The accurate identification of genes and splice variants is an important step towards determining the function of these genes and helping us meet the challenges of feeding ten billion people by 2050, responding to climate change and identifying factors that aid the development and health of a range of organisms.
On Portcullis, Dan Mapleson said, "Portcullis has been a real team effort, demonstrating how combining computational with biological expertise can produce software that addresses real problems in the field.
“We've shown that using portcullis, we can generate an accurate set of splice junctions from RNAseq data, which can have a really positive impact on a number of downstream tasks, including genome annotation (via Mikado), and alternative splicing analysis.
“As a computer scientist, it's been a great project to work on, incorporating a number of powerful computational methods, such as machine learning, to deliver precise results, and multi-threading, to get those results rapidly."

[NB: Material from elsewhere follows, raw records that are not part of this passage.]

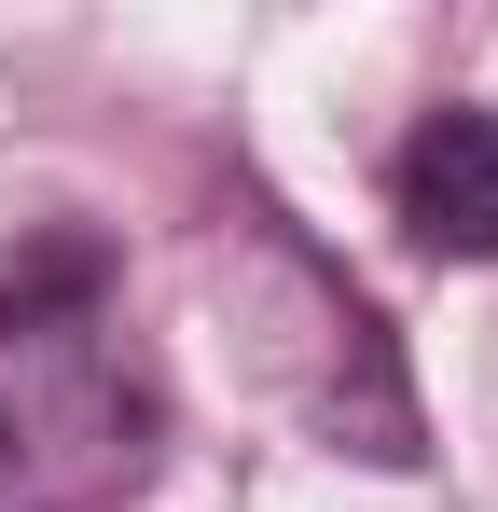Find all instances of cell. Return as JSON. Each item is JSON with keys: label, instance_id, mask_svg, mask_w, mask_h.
<instances>
[{"label": "cell", "instance_id": "1", "mask_svg": "<svg viewBox=\"0 0 498 512\" xmlns=\"http://www.w3.org/2000/svg\"><path fill=\"white\" fill-rule=\"evenodd\" d=\"M153 485V374L97 305V250L0 277V512H125Z\"/></svg>", "mask_w": 498, "mask_h": 512}, {"label": "cell", "instance_id": "2", "mask_svg": "<svg viewBox=\"0 0 498 512\" xmlns=\"http://www.w3.org/2000/svg\"><path fill=\"white\" fill-rule=\"evenodd\" d=\"M402 222H415V250H443V263H498V111L485 97L429 111L402 139Z\"/></svg>", "mask_w": 498, "mask_h": 512}]
</instances>
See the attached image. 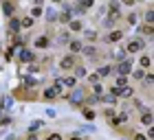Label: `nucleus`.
<instances>
[{
  "label": "nucleus",
  "instance_id": "obj_19",
  "mask_svg": "<svg viewBox=\"0 0 154 140\" xmlns=\"http://www.w3.org/2000/svg\"><path fill=\"white\" fill-rule=\"evenodd\" d=\"M103 101H106V103H117V96H112V94H106V96H103Z\"/></svg>",
  "mask_w": 154,
  "mask_h": 140
},
{
  "label": "nucleus",
  "instance_id": "obj_7",
  "mask_svg": "<svg viewBox=\"0 0 154 140\" xmlns=\"http://www.w3.org/2000/svg\"><path fill=\"white\" fill-rule=\"evenodd\" d=\"M121 37H123V33H121V31H112V33H110L108 37H106V42H119Z\"/></svg>",
  "mask_w": 154,
  "mask_h": 140
},
{
  "label": "nucleus",
  "instance_id": "obj_1",
  "mask_svg": "<svg viewBox=\"0 0 154 140\" xmlns=\"http://www.w3.org/2000/svg\"><path fill=\"white\" fill-rule=\"evenodd\" d=\"M130 68H132V61H130V59L119 61V64H117V72H119V77H125V74L130 72Z\"/></svg>",
  "mask_w": 154,
  "mask_h": 140
},
{
  "label": "nucleus",
  "instance_id": "obj_29",
  "mask_svg": "<svg viewBox=\"0 0 154 140\" xmlns=\"http://www.w3.org/2000/svg\"><path fill=\"white\" fill-rule=\"evenodd\" d=\"M26 140H38V138H35V134H31V136H29V138H26Z\"/></svg>",
  "mask_w": 154,
  "mask_h": 140
},
{
  "label": "nucleus",
  "instance_id": "obj_3",
  "mask_svg": "<svg viewBox=\"0 0 154 140\" xmlns=\"http://www.w3.org/2000/svg\"><path fill=\"white\" fill-rule=\"evenodd\" d=\"M82 101H84V90H82V88H75V90H73V94H71V103L79 105Z\"/></svg>",
  "mask_w": 154,
  "mask_h": 140
},
{
  "label": "nucleus",
  "instance_id": "obj_26",
  "mask_svg": "<svg viewBox=\"0 0 154 140\" xmlns=\"http://www.w3.org/2000/svg\"><path fill=\"white\" fill-rule=\"evenodd\" d=\"M46 140H62V136H60V134H51Z\"/></svg>",
  "mask_w": 154,
  "mask_h": 140
},
{
  "label": "nucleus",
  "instance_id": "obj_22",
  "mask_svg": "<svg viewBox=\"0 0 154 140\" xmlns=\"http://www.w3.org/2000/svg\"><path fill=\"white\" fill-rule=\"evenodd\" d=\"M141 66L143 68H150V57H141Z\"/></svg>",
  "mask_w": 154,
  "mask_h": 140
},
{
  "label": "nucleus",
  "instance_id": "obj_10",
  "mask_svg": "<svg viewBox=\"0 0 154 140\" xmlns=\"http://www.w3.org/2000/svg\"><path fill=\"white\" fill-rule=\"evenodd\" d=\"M141 123L143 125H152V114H150V112H145V114L141 116Z\"/></svg>",
  "mask_w": 154,
  "mask_h": 140
},
{
  "label": "nucleus",
  "instance_id": "obj_5",
  "mask_svg": "<svg viewBox=\"0 0 154 140\" xmlns=\"http://www.w3.org/2000/svg\"><path fill=\"white\" fill-rule=\"evenodd\" d=\"M20 59L22 61H33L35 59V53L29 51V48H22V51H20Z\"/></svg>",
  "mask_w": 154,
  "mask_h": 140
},
{
  "label": "nucleus",
  "instance_id": "obj_9",
  "mask_svg": "<svg viewBox=\"0 0 154 140\" xmlns=\"http://www.w3.org/2000/svg\"><path fill=\"white\" fill-rule=\"evenodd\" d=\"M35 46H38V48L48 46V37H38V39H35Z\"/></svg>",
  "mask_w": 154,
  "mask_h": 140
},
{
  "label": "nucleus",
  "instance_id": "obj_25",
  "mask_svg": "<svg viewBox=\"0 0 154 140\" xmlns=\"http://www.w3.org/2000/svg\"><path fill=\"white\" fill-rule=\"evenodd\" d=\"M134 79H143V70H134Z\"/></svg>",
  "mask_w": 154,
  "mask_h": 140
},
{
  "label": "nucleus",
  "instance_id": "obj_21",
  "mask_svg": "<svg viewBox=\"0 0 154 140\" xmlns=\"http://www.w3.org/2000/svg\"><path fill=\"white\" fill-rule=\"evenodd\" d=\"M117 88H125V77H119L117 79Z\"/></svg>",
  "mask_w": 154,
  "mask_h": 140
},
{
  "label": "nucleus",
  "instance_id": "obj_12",
  "mask_svg": "<svg viewBox=\"0 0 154 140\" xmlns=\"http://www.w3.org/2000/svg\"><path fill=\"white\" fill-rule=\"evenodd\" d=\"M82 48H84V46H82V42H71V51H73V53H79Z\"/></svg>",
  "mask_w": 154,
  "mask_h": 140
},
{
  "label": "nucleus",
  "instance_id": "obj_20",
  "mask_svg": "<svg viewBox=\"0 0 154 140\" xmlns=\"http://www.w3.org/2000/svg\"><path fill=\"white\" fill-rule=\"evenodd\" d=\"M31 24H33V20H31V18H24V20H22V26H24V29H29Z\"/></svg>",
  "mask_w": 154,
  "mask_h": 140
},
{
  "label": "nucleus",
  "instance_id": "obj_18",
  "mask_svg": "<svg viewBox=\"0 0 154 140\" xmlns=\"http://www.w3.org/2000/svg\"><path fill=\"white\" fill-rule=\"evenodd\" d=\"M55 94H57V92H55V88H48L46 92H44V96H46V99H53Z\"/></svg>",
  "mask_w": 154,
  "mask_h": 140
},
{
  "label": "nucleus",
  "instance_id": "obj_2",
  "mask_svg": "<svg viewBox=\"0 0 154 140\" xmlns=\"http://www.w3.org/2000/svg\"><path fill=\"white\" fill-rule=\"evenodd\" d=\"M132 94H134V90L128 88V86L125 88H112V96H132Z\"/></svg>",
  "mask_w": 154,
  "mask_h": 140
},
{
  "label": "nucleus",
  "instance_id": "obj_16",
  "mask_svg": "<svg viewBox=\"0 0 154 140\" xmlns=\"http://www.w3.org/2000/svg\"><path fill=\"white\" fill-rule=\"evenodd\" d=\"M46 20H51V22H53V20H57V13L48 9V11H46Z\"/></svg>",
  "mask_w": 154,
  "mask_h": 140
},
{
  "label": "nucleus",
  "instance_id": "obj_11",
  "mask_svg": "<svg viewBox=\"0 0 154 140\" xmlns=\"http://www.w3.org/2000/svg\"><path fill=\"white\" fill-rule=\"evenodd\" d=\"M108 74H110V66H101L97 72V77H108Z\"/></svg>",
  "mask_w": 154,
  "mask_h": 140
},
{
  "label": "nucleus",
  "instance_id": "obj_4",
  "mask_svg": "<svg viewBox=\"0 0 154 140\" xmlns=\"http://www.w3.org/2000/svg\"><path fill=\"white\" fill-rule=\"evenodd\" d=\"M141 48H143V42L141 39H132L128 44V53H139Z\"/></svg>",
  "mask_w": 154,
  "mask_h": 140
},
{
  "label": "nucleus",
  "instance_id": "obj_24",
  "mask_svg": "<svg viewBox=\"0 0 154 140\" xmlns=\"http://www.w3.org/2000/svg\"><path fill=\"white\" fill-rule=\"evenodd\" d=\"M145 20H148V22H152V20H154V13H152V9H150L148 13H145Z\"/></svg>",
  "mask_w": 154,
  "mask_h": 140
},
{
  "label": "nucleus",
  "instance_id": "obj_13",
  "mask_svg": "<svg viewBox=\"0 0 154 140\" xmlns=\"http://www.w3.org/2000/svg\"><path fill=\"white\" fill-rule=\"evenodd\" d=\"M112 55H115V59H119V61H123V59H125V51H123V48H121V51H115Z\"/></svg>",
  "mask_w": 154,
  "mask_h": 140
},
{
  "label": "nucleus",
  "instance_id": "obj_6",
  "mask_svg": "<svg viewBox=\"0 0 154 140\" xmlns=\"http://www.w3.org/2000/svg\"><path fill=\"white\" fill-rule=\"evenodd\" d=\"M60 66L64 68V70H68V68H73V66H75V61H73V57H64V59L60 61Z\"/></svg>",
  "mask_w": 154,
  "mask_h": 140
},
{
  "label": "nucleus",
  "instance_id": "obj_23",
  "mask_svg": "<svg viewBox=\"0 0 154 140\" xmlns=\"http://www.w3.org/2000/svg\"><path fill=\"white\" fill-rule=\"evenodd\" d=\"M86 37L88 39H97V33L95 31H86Z\"/></svg>",
  "mask_w": 154,
  "mask_h": 140
},
{
  "label": "nucleus",
  "instance_id": "obj_8",
  "mask_svg": "<svg viewBox=\"0 0 154 140\" xmlns=\"http://www.w3.org/2000/svg\"><path fill=\"white\" fill-rule=\"evenodd\" d=\"M128 121V114H119V116H112V125H121Z\"/></svg>",
  "mask_w": 154,
  "mask_h": 140
},
{
  "label": "nucleus",
  "instance_id": "obj_17",
  "mask_svg": "<svg viewBox=\"0 0 154 140\" xmlns=\"http://www.w3.org/2000/svg\"><path fill=\"white\" fill-rule=\"evenodd\" d=\"M71 29H73V31H79V29H82V22H79V20H73V22H71Z\"/></svg>",
  "mask_w": 154,
  "mask_h": 140
},
{
  "label": "nucleus",
  "instance_id": "obj_14",
  "mask_svg": "<svg viewBox=\"0 0 154 140\" xmlns=\"http://www.w3.org/2000/svg\"><path fill=\"white\" fill-rule=\"evenodd\" d=\"M82 51H84V53H86V55H88V57H95V53H97V51H95V48H93V46H86V48H82Z\"/></svg>",
  "mask_w": 154,
  "mask_h": 140
},
{
  "label": "nucleus",
  "instance_id": "obj_15",
  "mask_svg": "<svg viewBox=\"0 0 154 140\" xmlns=\"http://www.w3.org/2000/svg\"><path fill=\"white\" fill-rule=\"evenodd\" d=\"M9 29L18 33V29H20V22H18V20H11V22H9Z\"/></svg>",
  "mask_w": 154,
  "mask_h": 140
},
{
  "label": "nucleus",
  "instance_id": "obj_30",
  "mask_svg": "<svg viewBox=\"0 0 154 140\" xmlns=\"http://www.w3.org/2000/svg\"><path fill=\"white\" fill-rule=\"evenodd\" d=\"M71 140H82V138H79V136H75V138H71Z\"/></svg>",
  "mask_w": 154,
  "mask_h": 140
},
{
  "label": "nucleus",
  "instance_id": "obj_27",
  "mask_svg": "<svg viewBox=\"0 0 154 140\" xmlns=\"http://www.w3.org/2000/svg\"><path fill=\"white\" fill-rule=\"evenodd\" d=\"M75 74H77V77H84V74H86V70H84V68H77Z\"/></svg>",
  "mask_w": 154,
  "mask_h": 140
},
{
  "label": "nucleus",
  "instance_id": "obj_28",
  "mask_svg": "<svg viewBox=\"0 0 154 140\" xmlns=\"http://www.w3.org/2000/svg\"><path fill=\"white\" fill-rule=\"evenodd\" d=\"M134 140H145V136H141V134H137V136H134Z\"/></svg>",
  "mask_w": 154,
  "mask_h": 140
}]
</instances>
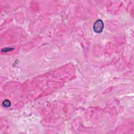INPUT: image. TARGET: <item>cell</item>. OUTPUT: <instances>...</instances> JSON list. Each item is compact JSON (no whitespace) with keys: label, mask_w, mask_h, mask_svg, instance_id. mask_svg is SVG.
<instances>
[{"label":"cell","mask_w":134,"mask_h":134,"mask_svg":"<svg viewBox=\"0 0 134 134\" xmlns=\"http://www.w3.org/2000/svg\"><path fill=\"white\" fill-rule=\"evenodd\" d=\"M2 105L5 107H10L11 106V103L9 100H5L3 102Z\"/></svg>","instance_id":"cell-2"},{"label":"cell","mask_w":134,"mask_h":134,"mask_svg":"<svg viewBox=\"0 0 134 134\" xmlns=\"http://www.w3.org/2000/svg\"><path fill=\"white\" fill-rule=\"evenodd\" d=\"M104 23L101 19H98L95 21L93 25V30L96 33H100L103 31Z\"/></svg>","instance_id":"cell-1"}]
</instances>
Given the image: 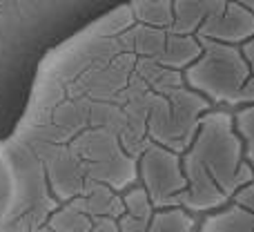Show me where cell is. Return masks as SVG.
<instances>
[{
	"mask_svg": "<svg viewBox=\"0 0 254 232\" xmlns=\"http://www.w3.org/2000/svg\"><path fill=\"white\" fill-rule=\"evenodd\" d=\"M183 158L210 176L228 199L254 181V172L243 163V143L228 112L216 110L198 118L196 136Z\"/></svg>",
	"mask_w": 254,
	"mask_h": 232,
	"instance_id": "cell-1",
	"label": "cell"
},
{
	"mask_svg": "<svg viewBox=\"0 0 254 232\" xmlns=\"http://www.w3.org/2000/svg\"><path fill=\"white\" fill-rule=\"evenodd\" d=\"M201 54L188 67L185 80L198 94L219 105H254V78L237 45L198 38Z\"/></svg>",
	"mask_w": 254,
	"mask_h": 232,
	"instance_id": "cell-2",
	"label": "cell"
},
{
	"mask_svg": "<svg viewBox=\"0 0 254 232\" xmlns=\"http://www.w3.org/2000/svg\"><path fill=\"white\" fill-rule=\"evenodd\" d=\"M140 176H143L149 203L158 210L176 208L179 197L188 188L183 161L163 145H152L140 156Z\"/></svg>",
	"mask_w": 254,
	"mask_h": 232,
	"instance_id": "cell-3",
	"label": "cell"
},
{
	"mask_svg": "<svg viewBox=\"0 0 254 232\" xmlns=\"http://www.w3.org/2000/svg\"><path fill=\"white\" fill-rule=\"evenodd\" d=\"M254 36V13L241 2H214L203 20L196 38L214 40L223 45H243Z\"/></svg>",
	"mask_w": 254,
	"mask_h": 232,
	"instance_id": "cell-4",
	"label": "cell"
},
{
	"mask_svg": "<svg viewBox=\"0 0 254 232\" xmlns=\"http://www.w3.org/2000/svg\"><path fill=\"white\" fill-rule=\"evenodd\" d=\"M123 232H194V219L181 208H165L154 212L149 221L127 217L123 221Z\"/></svg>",
	"mask_w": 254,
	"mask_h": 232,
	"instance_id": "cell-5",
	"label": "cell"
},
{
	"mask_svg": "<svg viewBox=\"0 0 254 232\" xmlns=\"http://www.w3.org/2000/svg\"><path fill=\"white\" fill-rule=\"evenodd\" d=\"M198 232H254V215L246 208L232 203L225 210L205 217Z\"/></svg>",
	"mask_w": 254,
	"mask_h": 232,
	"instance_id": "cell-6",
	"label": "cell"
},
{
	"mask_svg": "<svg viewBox=\"0 0 254 232\" xmlns=\"http://www.w3.org/2000/svg\"><path fill=\"white\" fill-rule=\"evenodd\" d=\"M214 2H174V22L172 31L181 38L192 36L201 29L203 20L212 11Z\"/></svg>",
	"mask_w": 254,
	"mask_h": 232,
	"instance_id": "cell-7",
	"label": "cell"
},
{
	"mask_svg": "<svg viewBox=\"0 0 254 232\" xmlns=\"http://www.w3.org/2000/svg\"><path fill=\"white\" fill-rule=\"evenodd\" d=\"M232 118H234V130H237L239 139H241L243 148H246L248 165L254 172V105L237 110V114Z\"/></svg>",
	"mask_w": 254,
	"mask_h": 232,
	"instance_id": "cell-8",
	"label": "cell"
},
{
	"mask_svg": "<svg viewBox=\"0 0 254 232\" xmlns=\"http://www.w3.org/2000/svg\"><path fill=\"white\" fill-rule=\"evenodd\" d=\"M136 18L154 27H167L174 22V4L170 2H136L131 7Z\"/></svg>",
	"mask_w": 254,
	"mask_h": 232,
	"instance_id": "cell-9",
	"label": "cell"
},
{
	"mask_svg": "<svg viewBox=\"0 0 254 232\" xmlns=\"http://www.w3.org/2000/svg\"><path fill=\"white\" fill-rule=\"evenodd\" d=\"M127 210H129V217L131 219H140V221H149L152 219L154 212H149V199L145 194V190H138V192H131L127 197Z\"/></svg>",
	"mask_w": 254,
	"mask_h": 232,
	"instance_id": "cell-10",
	"label": "cell"
},
{
	"mask_svg": "<svg viewBox=\"0 0 254 232\" xmlns=\"http://www.w3.org/2000/svg\"><path fill=\"white\" fill-rule=\"evenodd\" d=\"M232 199H234V203H237V206L246 208V210H250L254 215V181H252V183H248V185H243V188L239 190Z\"/></svg>",
	"mask_w": 254,
	"mask_h": 232,
	"instance_id": "cell-11",
	"label": "cell"
},
{
	"mask_svg": "<svg viewBox=\"0 0 254 232\" xmlns=\"http://www.w3.org/2000/svg\"><path fill=\"white\" fill-rule=\"evenodd\" d=\"M241 54H243V58H246L248 67H250V74H252V78H254V36L248 40V43L241 45Z\"/></svg>",
	"mask_w": 254,
	"mask_h": 232,
	"instance_id": "cell-12",
	"label": "cell"
}]
</instances>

On Mikado, Luca Venturini added, “Mikado has been the product of over one year of myself as a developer working with experienced annotators in our group – an absolutely delightful collaboration. Mikado demonstrates that it is possible to integrate RNA-Seq assemblies coming from different tools, and to combine them seamlessly with data coming from novel technologies such as PacBio.
“Our test cases included exotic and difficult genomes to work with such as wheat and the ash tree, so we can say that even as a novel tool, Mikado has gone through a lot already! As a computational biologist, Mikado was the first large scale project I was involved with and it has been a pleasure to explore all the necessary techniques to make it as robust and efficient as it is today.”